The caller’s story IS the story of 2008. Hers is the story of a broken western medical system. She didn’t become an addict because she met up with the “dealer” or “pusher” of Steppenwolf’s 1968 lyrics, stereotyped as being black, sporting a big ‘fro, bell-bottom pants and insanely-high heeled boots. Instead, she made an appointment, offered her insurance provider information, and drove to a well-appointed “professionals buildings” in which her doctor, typically white or increasing in New England, East Indian, was housed. Her pusher spent at least a dozen years in college and residency programs, wears a white lab coat and is cleanly shaven and coiffed, sporting a stethoscope around his neck, completing the “trust me” message.

The law of drug cartel economics is every dealer or pusher needs a supplier. Steppenwolf’s suppliers wore army fatigues, brandished machine guns and machetes as they went about the business of protecting their operations buried deep in the South American jungles. Today’s pusher and dealer of our medical system distribute little magic pills, made by pharmaceutical companies, relentless in their marketing and award campaigns. They’re known for hiring salespeople, based not on scientific knowledge, but instead on looks and cleavage. High-powered automatic weapons have been replaced with ball-point pens.

While many believe they owe a debt of gratitude to Big Pharma for extending lives, I find the lack of ethics and solid research of Big Pharma to be vile and repugnant. Their marketing ploys, pushing Gardisil, to girls as young as 9-years of age, “protecting” them against sexually-transmitted viruses makes them downright wicked. As if that weren’t bad enough, pharmaceutical drug over-dose deaths have doubled in the last 5 years.

Over the next few months, expect to see new marketing campaigns from Big Pharma, “Concerned by the increasingly negative public image of their industry, pharmaceutical companies are meeting with major public relations associations in a conference intended to plan public relations strategies for the coming months.”

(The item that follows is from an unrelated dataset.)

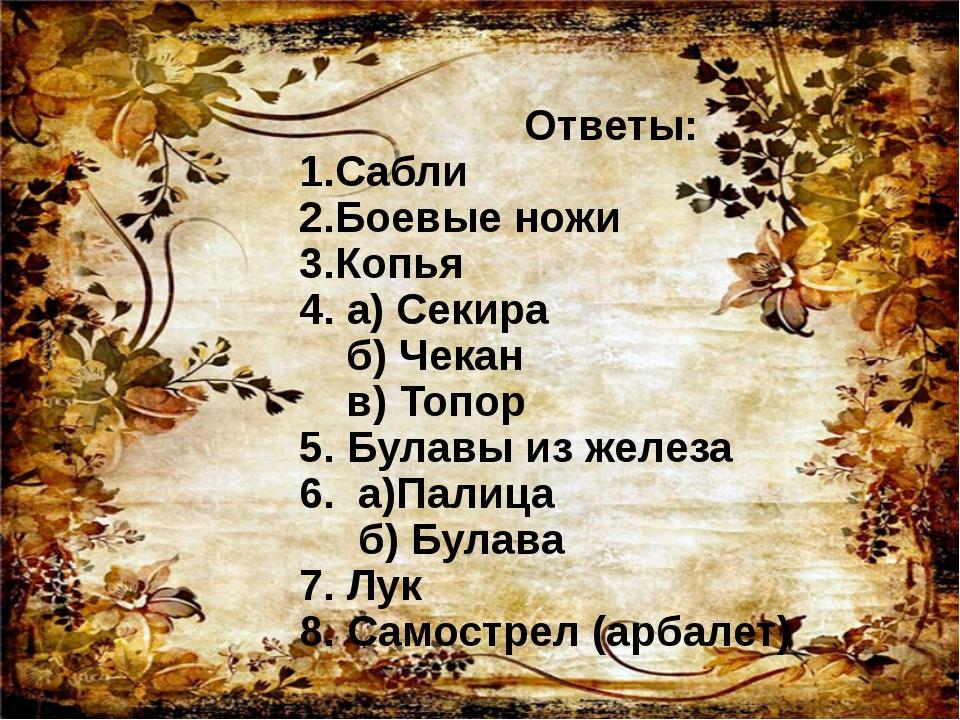 Ответы: 1.Сабли 2.Боевые ножи 3.Копья 4. а) Секира б) Чекан в) Топор 5. Була...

In article published at Natural News , “the First Annual Pharmaceutical Public Relations Symposium is intended to ‘cover key issues and challenges [that drug] companies face in an industry that is under ongoing political and media scrutiny.’ Discussion topics at the one-day conference include “enhancing corporate reputation, social responsibility, issues management, measurement of PR activities and merger of acquisition public relations strategies. Participants include pharmaceutical giants Pfizer, Serono (owned by Merck) and Wyeth and public relations firms Cision, EXL Pharma, Feinstein Kean Healthcare and the Public Relations Society of America (PRSA).”

My view – Big Pharma can’t afford to do the right thing. That would mean unhooking millions of people from being dependent on their drugs. I totally agree with health advocate, Mike Adams who calls the conference a “Big Pharma spin camp…an event that, in my opinion, focuses on teaching marketing people how to lie to the public about the dangers of pharmaceuticals. It’s all a desperate effort to continue to deceive lawmakers, politicians and consumers about the harmful effects of pharmaceuticals and the complete lack of honest evidence showing their usefulness. Representatives from the FDA will also participate in the conference, and will give a speech entitled ‘Communicating More Effectively with the FDA.’ The FDA employees will tell pharmaceutical companies what to expect as the agency’s key priorities in 2008.”

Adams concludes: “The FDA’s key priorities are to promote drugs and outlaw or censor anything that competes with drugs.”

It’s about money. It’s about stockholders. It’s about greed.


  1. Simply: The Bottom Line

    :))

    Not about health, quality of life, fixing the problem, or not doing damage.